What the exercise asks:
Return all the entries exactly. No pictures.

****************************************

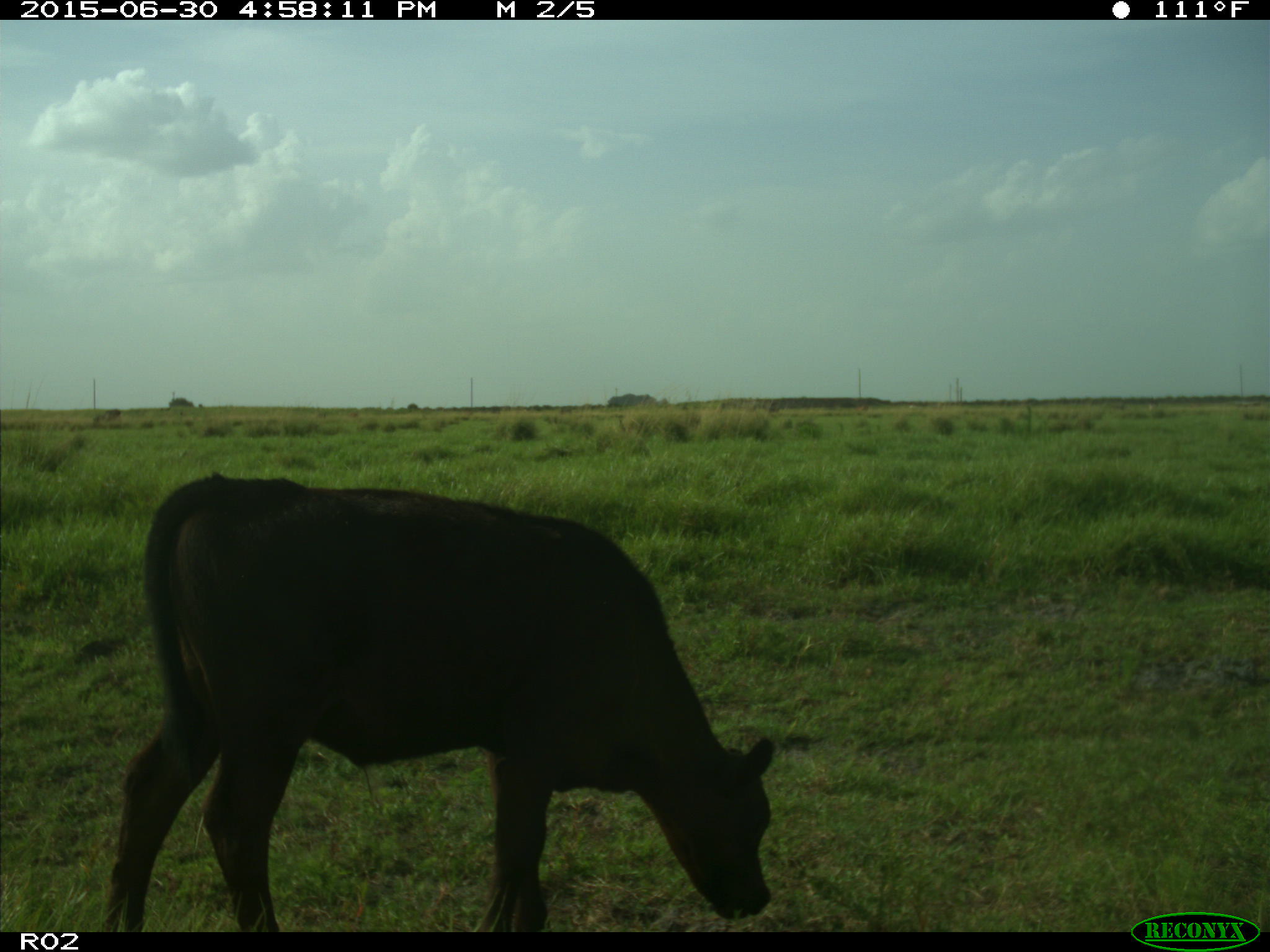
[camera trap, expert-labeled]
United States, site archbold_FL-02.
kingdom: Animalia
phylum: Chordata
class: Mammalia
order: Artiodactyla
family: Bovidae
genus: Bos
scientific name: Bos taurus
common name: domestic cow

****************************************

Expected answer:
[camera trap, expert-labeled]
United States, site archbold_FL-02.
kingdom: Animalia
phylum: Chordata
class: Mammalia
order: Artiodactyla
family: Bovidae
genus: Bos
scientific name: Bos taurus
common name: domestic cow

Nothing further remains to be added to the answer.